Friday, December 13, 2013

#34 - Vanity Fair

Right off the bat, let's settle some things. Vanity Fair is a magazine currently in its fifth iteration as a magazine, with 2 British editions and 2 American editions coming before the current American edition, which started in 1983. The 4th iteration, the 2nd American edition, actually merged with and was absorbed by what remains today as Vogue. Before the first magazine was produced, there was this book, Vanity Fair, by William Makepeace Thackeray. But the origin of all of these Vanity Fairs is the original, a setting in the John Bunyan book Pilgrim's Progress (#44 on my list), in which travelers are distracted by a never-ending festival of all of the worldly enjoyments of life, keeping them from moving further along the moral road. Thackeray's Vanity Fair is set in Napoleonic Britain, providing a very interesting contrast with Tolstoy's War and Peace, approaching from the East. The upper-crust society that Thackeray describes is filled with nepotism, alcoholics, superficiality and hypocrisy, all as part of his scathing social critique on the nobility of the time. With this, Thackeray established himself as one of the most popular writers of the era, matched only by Charles Dickens, whose fame has lasted significantly better.

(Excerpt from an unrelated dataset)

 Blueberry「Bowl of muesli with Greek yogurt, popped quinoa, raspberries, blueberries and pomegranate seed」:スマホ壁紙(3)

Speaking of Dickens, this novel suffers from the same tragic flaw as both Dickensian works and War and Peace - it was published in serial form. Now, Tolstoy used the opportunity to expand the world he was writing in to epic proportions, but Thackeray instead used it to recite his favourite moral lectures and toss asides to friends and readers into the main thrust of the story. I've always disliked the style forced by the serial format, but here is the first place where I've truly wondered if it could remove artistic quality from the piece, and I think is does. Vanity Fair could have been one of my top books ever, but it should not be 951 pages (in my Wordsworth Classics edition, published 1992), not even close. With a team of good editors and a machete, this manuscript could have been easily reduced to 400, maybe as low as 250 pages, and the effects would have been so much purer. I'm not advocating Fitzgerald-like wordsmithing, but I am being convinced more and more that every word needs to have a purpose to belong on the page (I know, this is one of my wordiest and sloppiest reviews, but it's been a long semester).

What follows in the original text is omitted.